Musk also said during the meeting that the Cybertruck is still on track to begin delivering this year, and Tesla is targeting an eventual yearly production of 250,000 to 500,000 units of the electric pickup. He also says the Model Y will become the best-selling car in the world this year, and he expects the Optimus robot to make up “a majority of long-term value” for Tesla in the future.

In his interview with David Faber after the meeting, Musk further detailed his expectations for Teslas to someday bring in significant revenue through the use of robotaxis, along with more discussion on AI at Tesla and elsewhere, Fed hikes, Twitter and a number of other topics. He also says that he thinks the current state of the economy will last another 12 months or so, which will remain a difficult macroeconomic landscape for the automaker.

Above: Tesla CEO Elon Musk: Fed operating with too much 'latency' on rate hike decisions (Video: CNBC).

When asked how much of robotaxi income would be allocated to the Tesla owner and how much would go toward the company, Musk reiterated his vision for a car driving itself and making money while owners are at work.

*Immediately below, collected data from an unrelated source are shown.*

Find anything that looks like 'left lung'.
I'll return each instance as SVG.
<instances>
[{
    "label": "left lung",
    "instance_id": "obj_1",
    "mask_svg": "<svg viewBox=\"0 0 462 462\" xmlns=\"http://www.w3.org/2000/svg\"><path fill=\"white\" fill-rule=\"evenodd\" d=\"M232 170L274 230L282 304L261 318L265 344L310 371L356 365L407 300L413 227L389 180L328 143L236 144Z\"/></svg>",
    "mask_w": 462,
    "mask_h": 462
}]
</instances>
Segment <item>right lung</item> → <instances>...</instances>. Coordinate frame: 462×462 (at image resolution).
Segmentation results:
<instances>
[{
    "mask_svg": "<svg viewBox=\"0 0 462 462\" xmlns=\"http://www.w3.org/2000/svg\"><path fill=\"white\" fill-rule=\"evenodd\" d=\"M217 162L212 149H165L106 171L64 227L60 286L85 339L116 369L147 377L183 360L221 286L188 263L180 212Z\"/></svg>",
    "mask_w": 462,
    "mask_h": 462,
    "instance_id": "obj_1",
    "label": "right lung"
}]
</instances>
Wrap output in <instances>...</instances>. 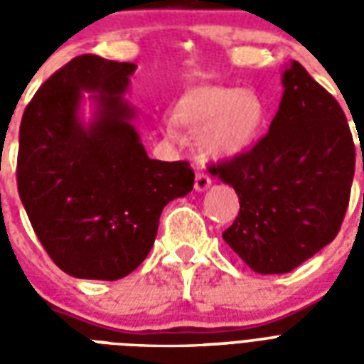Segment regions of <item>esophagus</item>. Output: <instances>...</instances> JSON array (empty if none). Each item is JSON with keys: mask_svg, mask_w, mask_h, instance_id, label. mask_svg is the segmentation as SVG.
<instances>
[{"mask_svg": "<svg viewBox=\"0 0 364 364\" xmlns=\"http://www.w3.org/2000/svg\"><path fill=\"white\" fill-rule=\"evenodd\" d=\"M210 185H211V177L208 176V173H204V171H198L196 177H194V188H196L198 193H202V191H205Z\"/></svg>", "mask_w": 364, "mask_h": 364, "instance_id": "esophagus-1", "label": "esophagus"}]
</instances>
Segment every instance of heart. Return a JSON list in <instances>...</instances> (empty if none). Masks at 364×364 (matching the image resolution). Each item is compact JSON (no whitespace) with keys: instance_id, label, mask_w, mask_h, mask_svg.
<instances>
[{"instance_id":"obj_1","label":"heart","mask_w":364,"mask_h":364,"mask_svg":"<svg viewBox=\"0 0 364 364\" xmlns=\"http://www.w3.org/2000/svg\"><path fill=\"white\" fill-rule=\"evenodd\" d=\"M268 107L257 90L202 85L183 94L173 111L177 124L200 132V149L210 159H232L247 151L266 124ZM166 134L176 139L173 126Z\"/></svg>"}]
</instances>
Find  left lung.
I'll list each match as a JSON object with an SVG mask.
<instances>
[{
    "mask_svg": "<svg viewBox=\"0 0 364 364\" xmlns=\"http://www.w3.org/2000/svg\"><path fill=\"white\" fill-rule=\"evenodd\" d=\"M282 82L268 134L210 166L240 198L223 240L259 274L294 270L336 238L355 173L353 136L338 102L299 62L285 68Z\"/></svg>",
    "mask_w": 364,
    "mask_h": 364,
    "instance_id": "obj_1",
    "label": "left lung"
}]
</instances>
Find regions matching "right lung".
I'll return each instance as SVG.
<instances>
[{
    "label": "right lung",
    "instance_id": "right-lung-1",
    "mask_svg": "<svg viewBox=\"0 0 364 364\" xmlns=\"http://www.w3.org/2000/svg\"><path fill=\"white\" fill-rule=\"evenodd\" d=\"M136 64L82 54L43 82L20 122L16 183L33 232L60 270L128 276L153 247L160 213L193 191L185 160L149 159L122 100ZM82 92L97 115L78 117Z\"/></svg>",
    "mask_w": 364,
    "mask_h": 364
}]
</instances>
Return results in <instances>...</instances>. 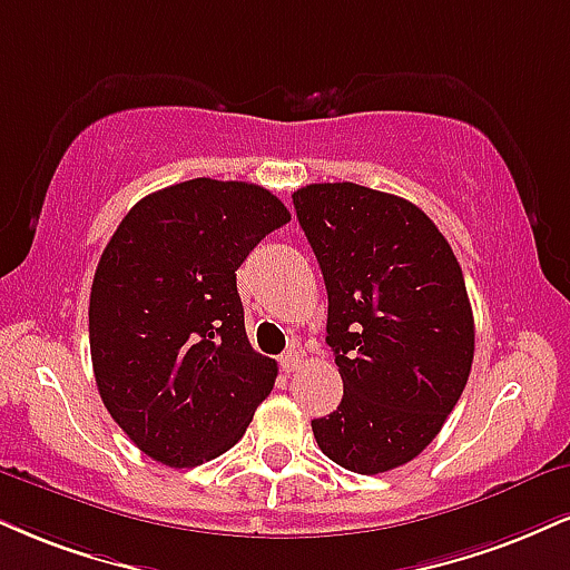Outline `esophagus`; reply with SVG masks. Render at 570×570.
Segmentation results:
<instances>
[{"instance_id":"obj_1","label":"esophagus","mask_w":570,"mask_h":570,"mask_svg":"<svg viewBox=\"0 0 570 570\" xmlns=\"http://www.w3.org/2000/svg\"><path fill=\"white\" fill-rule=\"evenodd\" d=\"M299 366H303V355H299L297 351H289V353H284V355H281V368H284L286 374L297 372Z\"/></svg>"}]
</instances>
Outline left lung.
Returning a JSON list of instances; mask_svg holds the SVG:
<instances>
[{
    "mask_svg": "<svg viewBox=\"0 0 570 570\" xmlns=\"http://www.w3.org/2000/svg\"><path fill=\"white\" fill-rule=\"evenodd\" d=\"M292 202L324 273L326 342L345 387L313 435L340 468L380 475L433 443L468 385L475 321L462 267L401 196L313 183Z\"/></svg>",
    "mask_w": 570,
    "mask_h": 570,
    "instance_id": "left-lung-1",
    "label": "left lung"
}]
</instances>
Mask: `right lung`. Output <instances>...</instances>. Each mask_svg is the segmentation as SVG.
Instances as JSON below:
<instances>
[{
	"label": "right lung",
	"mask_w": 570,
	"mask_h": 570,
	"mask_svg": "<svg viewBox=\"0 0 570 570\" xmlns=\"http://www.w3.org/2000/svg\"><path fill=\"white\" fill-rule=\"evenodd\" d=\"M292 219L271 190L196 177L135 204L89 292L98 393L142 454L196 468L242 441L278 366L252 351L236 271Z\"/></svg>",
	"instance_id": "1"
}]
</instances>
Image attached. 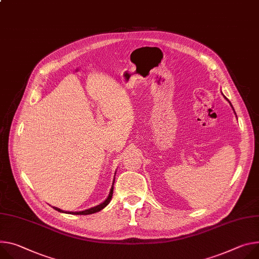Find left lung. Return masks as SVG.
Masks as SVG:
<instances>
[{
    "instance_id": "left-lung-1",
    "label": "left lung",
    "mask_w": 259,
    "mask_h": 259,
    "mask_svg": "<svg viewBox=\"0 0 259 259\" xmlns=\"http://www.w3.org/2000/svg\"><path fill=\"white\" fill-rule=\"evenodd\" d=\"M223 96H224V95H223ZM224 98H225V99H226V100H227V101H228V102H229V104H230V106H231V108H232V110H233V112H234V114H236V111H234V109H233V107H232V105H231V103H230V101H229V100H228V99H227V98H226V97H225V96H224Z\"/></svg>"
}]
</instances>
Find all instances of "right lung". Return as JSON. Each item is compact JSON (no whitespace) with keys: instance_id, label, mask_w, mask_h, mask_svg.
<instances>
[{"instance_id":"right-lung-1","label":"right lung","mask_w":259,"mask_h":259,"mask_svg":"<svg viewBox=\"0 0 259 259\" xmlns=\"http://www.w3.org/2000/svg\"><path fill=\"white\" fill-rule=\"evenodd\" d=\"M114 177H115V174H114ZM113 184H114V179H113V182H112V186L110 188V191H109V194L107 196V198L101 202L100 204L96 205V206H93L91 208H88V209H84V210H79V211H68V210H63L59 207H56V206H53L56 210L60 211V213H66V214H70V215H91V214H95L97 213V211L103 209L111 200V197H112V193H113Z\"/></svg>"}]
</instances>
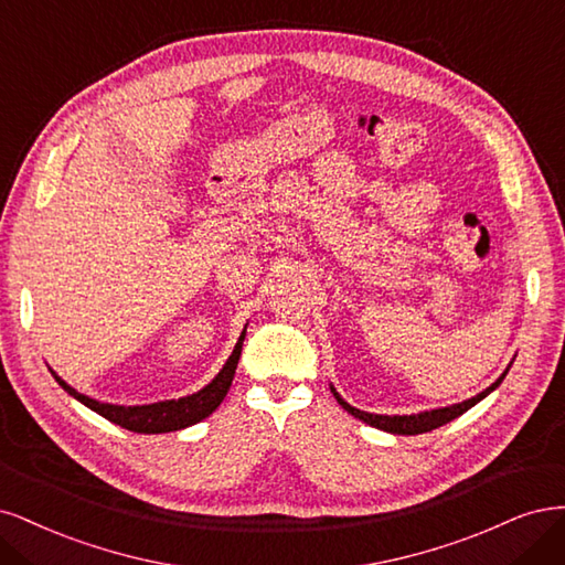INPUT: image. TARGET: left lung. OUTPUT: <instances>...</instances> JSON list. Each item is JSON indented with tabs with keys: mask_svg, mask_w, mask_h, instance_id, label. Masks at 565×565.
Listing matches in <instances>:
<instances>
[{
	"mask_svg": "<svg viewBox=\"0 0 565 565\" xmlns=\"http://www.w3.org/2000/svg\"><path fill=\"white\" fill-rule=\"evenodd\" d=\"M504 375H507V371L493 382V385H490L488 390H483L481 394H477L475 398H467V402H462V404H455V406H448V408H436V411H425V413H417V415H373V413H363V411H359V408H354V406H350L348 402H344V398L331 387V392H333V396L338 398V404L348 411V413H352L354 417H359V420H363L366 425H371V427H377V429H382V431H392V434H425V431H431V429H436V427H441V425H446V423H450V420H455V417L458 415H462L465 411H469L471 406L475 404H479L483 396H488L490 392H493L500 382L504 380Z\"/></svg>",
	"mask_w": 565,
	"mask_h": 565,
	"instance_id": "1",
	"label": "left lung"
}]
</instances>
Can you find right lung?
I'll return each mask as SVG.
<instances>
[{
  "label": "right lung",
  "mask_w": 565,
  "mask_h": 565,
  "mask_svg": "<svg viewBox=\"0 0 565 565\" xmlns=\"http://www.w3.org/2000/svg\"><path fill=\"white\" fill-rule=\"evenodd\" d=\"M242 342H244V333L236 342L234 352L230 354L227 363L223 366V371L215 375V380L211 385H206L202 392H196L192 396L178 398V402H159V404H150V406H113V404H100L96 398H88L84 394H79L77 390H72L67 382H63L56 373L53 377L58 380V385L82 402L84 406H88L90 411H96L98 415H103L105 420H110L124 429L129 431H138V434H161V431H175V429H185L199 420L209 417L221 402L225 398V394L230 392V385L234 380V371L236 363H239L242 356Z\"/></svg>",
  "instance_id": "add662e5"
}]
</instances>
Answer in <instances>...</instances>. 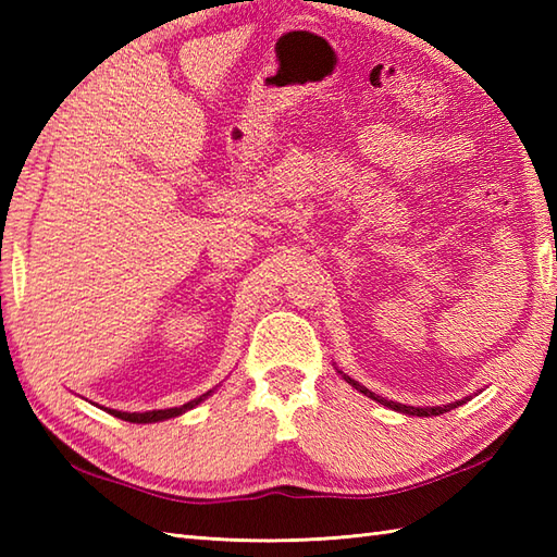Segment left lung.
<instances>
[{"label": "left lung", "instance_id": "left-lung-1", "mask_svg": "<svg viewBox=\"0 0 557 557\" xmlns=\"http://www.w3.org/2000/svg\"><path fill=\"white\" fill-rule=\"evenodd\" d=\"M342 373V371H339ZM342 377H345V381L351 385V387H357L359 393H363L366 397H371V399H375V401H381L383 407H387V409H395V411H401V413H409V417H441V413H445V411H449V409H455V407H461L465 405L467 399H459V401H453V405H443V407H407V405H399V401H393V399H385V397H377L375 393H371L369 387H363V385H359L357 381H351L349 375H345L342 373Z\"/></svg>", "mask_w": 557, "mask_h": 557}]
</instances>
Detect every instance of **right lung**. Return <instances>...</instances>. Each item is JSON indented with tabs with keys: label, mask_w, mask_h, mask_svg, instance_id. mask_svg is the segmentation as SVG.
<instances>
[{
	"label": "right lung",
	"mask_w": 557,
	"mask_h": 557,
	"mask_svg": "<svg viewBox=\"0 0 557 557\" xmlns=\"http://www.w3.org/2000/svg\"><path fill=\"white\" fill-rule=\"evenodd\" d=\"M212 395V389H208L206 395H200V397H196V399H191V401H186V405H182V407H172V409H152V411H144V413H138V411H116V409H108L112 417H116V419H122V421H132V423H156V421H164V419H174V417H180V413H184V411H188V409H194L196 405H200V401L203 399H208Z\"/></svg>",
	"instance_id": "add662e5"
}]
</instances>
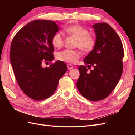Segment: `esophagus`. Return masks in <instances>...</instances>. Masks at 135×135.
Here are the masks:
<instances>
[{
    "label": "esophagus",
    "instance_id": "obj_1",
    "mask_svg": "<svg viewBox=\"0 0 135 135\" xmlns=\"http://www.w3.org/2000/svg\"><path fill=\"white\" fill-rule=\"evenodd\" d=\"M73 68V66L71 64H68V69H69V70H71V69H72Z\"/></svg>",
    "mask_w": 135,
    "mask_h": 135
}]
</instances>
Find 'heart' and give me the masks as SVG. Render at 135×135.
I'll list each match as a JSON object with an SVG mask.
<instances>
[{"mask_svg":"<svg viewBox=\"0 0 135 135\" xmlns=\"http://www.w3.org/2000/svg\"><path fill=\"white\" fill-rule=\"evenodd\" d=\"M66 31L78 40L76 46L85 52L92 51L95 46V39L89 35V32L83 26L75 25L66 28ZM52 43L54 47L60 48L64 43V35L62 32H57L52 38ZM80 52L78 50H65L57 53L56 58L58 60L69 64H75L80 57Z\"/></svg>","mask_w":135,"mask_h":135,"instance_id":"obj_1","label":"heart"}]
</instances>
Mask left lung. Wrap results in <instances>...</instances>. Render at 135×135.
Listing matches in <instances>:
<instances>
[{
    "instance_id": "1",
    "label": "left lung",
    "mask_w": 135,
    "mask_h": 135,
    "mask_svg": "<svg viewBox=\"0 0 135 135\" xmlns=\"http://www.w3.org/2000/svg\"><path fill=\"white\" fill-rule=\"evenodd\" d=\"M96 34L95 46L84 59L87 68L79 66L76 82L79 92L85 99L97 101L107 98L119 82L123 69L124 50L117 32L105 22L92 25Z\"/></svg>"
}]
</instances>
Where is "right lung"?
I'll return each mask as SVG.
<instances>
[{
    "instance_id": "1",
    "label": "right lung",
    "mask_w": 135,
    "mask_h": 135,
    "mask_svg": "<svg viewBox=\"0 0 135 135\" xmlns=\"http://www.w3.org/2000/svg\"><path fill=\"white\" fill-rule=\"evenodd\" d=\"M59 30L54 21L35 20L21 28L12 41L10 59L16 80L23 93L35 100L53 95L68 70L61 61L48 68L42 65L54 59L52 38Z\"/></svg>"
}]
</instances>
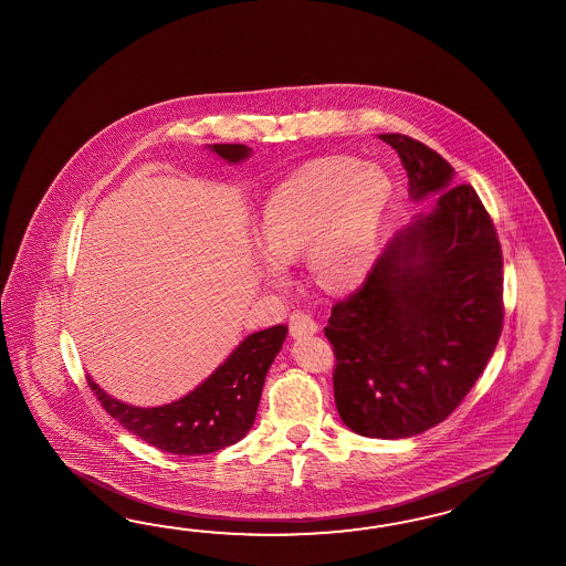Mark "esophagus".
<instances>
[{
  "instance_id": "obj_1",
  "label": "esophagus",
  "mask_w": 566,
  "mask_h": 566,
  "mask_svg": "<svg viewBox=\"0 0 566 566\" xmlns=\"http://www.w3.org/2000/svg\"><path fill=\"white\" fill-rule=\"evenodd\" d=\"M318 332L317 321L311 317L304 311H294L290 315V333L292 337H303V335H313Z\"/></svg>"
}]
</instances>
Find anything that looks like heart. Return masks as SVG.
Listing matches in <instances>:
<instances>
[{
	"label": "heart",
	"instance_id": "1",
	"mask_svg": "<svg viewBox=\"0 0 566 566\" xmlns=\"http://www.w3.org/2000/svg\"><path fill=\"white\" fill-rule=\"evenodd\" d=\"M390 181L373 164L332 155L304 164L270 193L260 222L268 255L262 276L286 280V263L301 258L321 289H352L374 262Z\"/></svg>",
	"mask_w": 566,
	"mask_h": 566
}]
</instances>
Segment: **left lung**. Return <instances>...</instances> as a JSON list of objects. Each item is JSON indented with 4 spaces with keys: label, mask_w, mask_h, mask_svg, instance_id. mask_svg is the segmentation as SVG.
I'll return each mask as SVG.
<instances>
[{
    "label": "left lung",
    "mask_w": 566,
    "mask_h": 566,
    "mask_svg": "<svg viewBox=\"0 0 566 566\" xmlns=\"http://www.w3.org/2000/svg\"><path fill=\"white\" fill-rule=\"evenodd\" d=\"M399 153L428 214L397 233L356 292L333 304L325 337L345 426L400 440L441 423L469 395L503 329V253L491 214L428 145L378 135Z\"/></svg>",
    "instance_id": "8db88e82"
}]
</instances>
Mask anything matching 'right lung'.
<instances>
[{
    "instance_id": "right-lung-1",
    "label": "right lung",
    "mask_w": 566,
    "mask_h": 566,
    "mask_svg": "<svg viewBox=\"0 0 566 566\" xmlns=\"http://www.w3.org/2000/svg\"><path fill=\"white\" fill-rule=\"evenodd\" d=\"M210 149L229 164L243 161L251 153L245 145L229 143L212 145ZM286 333V325H276L249 335L202 385L184 399L164 407H133L108 397L92 378H87V385L123 428L149 446L169 454H212L245 438L253 426L265 374L284 344Z\"/></svg>"
}]
</instances>
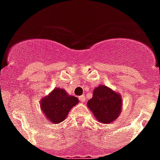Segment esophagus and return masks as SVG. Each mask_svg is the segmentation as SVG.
Instances as JSON below:
<instances>
[{
    "label": "esophagus",
    "mask_w": 160,
    "mask_h": 160,
    "mask_svg": "<svg viewBox=\"0 0 160 160\" xmlns=\"http://www.w3.org/2000/svg\"><path fill=\"white\" fill-rule=\"evenodd\" d=\"M79 100H80V102L84 103V102H85L86 99H85V95H81V96H80V97H79Z\"/></svg>",
    "instance_id": "34e87169"
}]
</instances>
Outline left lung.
<instances>
[{
  "label": "left lung",
  "instance_id": "8db88e82",
  "mask_svg": "<svg viewBox=\"0 0 160 160\" xmlns=\"http://www.w3.org/2000/svg\"><path fill=\"white\" fill-rule=\"evenodd\" d=\"M121 100L119 94L105 85H100L93 91V96L87 102V106L98 121L109 124L119 117L122 109Z\"/></svg>",
  "mask_w": 160,
  "mask_h": 160
}]
</instances>
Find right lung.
Listing matches in <instances>:
<instances>
[{
	"label": "right lung",
	"mask_w": 160,
	"mask_h": 160,
	"mask_svg": "<svg viewBox=\"0 0 160 160\" xmlns=\"http://www.w3.org/2000/svg\"><path fill=\"white\" fill-rule=\"evenodd\" d=\"M78 103L77 98L68 95L64 89L55 88L49 95L42 98L41 108L51 123L59 124L65 120L71 108Z\"/></svg>",
	"instance_id": "obj_1"
}]
</instances>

So the, the owner of the car would make, I don’t know, some amount, who knows what it would be, but perhaps it could be a 50/50 split or 70/30. I don't know but the cars are if you buy a Tesla car, it can only be used in a Tesla network. It cannot be used in someone else's network. So that means that if the car is able to be used five times as much and Tesla is likely to make basically two or three times the original value, or sale value of the car in robo taxi revenue.

This this is this is gigantic. It'd be like selling cars for software margins because in fact it is software. And so instead of effectively having say 25 cent margins, it might be 70% or more and I mean the the free cash flow associated with that it is actually truly a staggering amount. The best analysis that I've seen thus far about this is from Cathie Wood’s firm, Ark Invest.

You can watch Tesla’s full 2023 shareholders meeting below, and you can check out Elon Musk’s interview with CNBC’s David Faber here.

Above: 2023 Annual Shareholders Meeting (Video: Tesla / YouTube).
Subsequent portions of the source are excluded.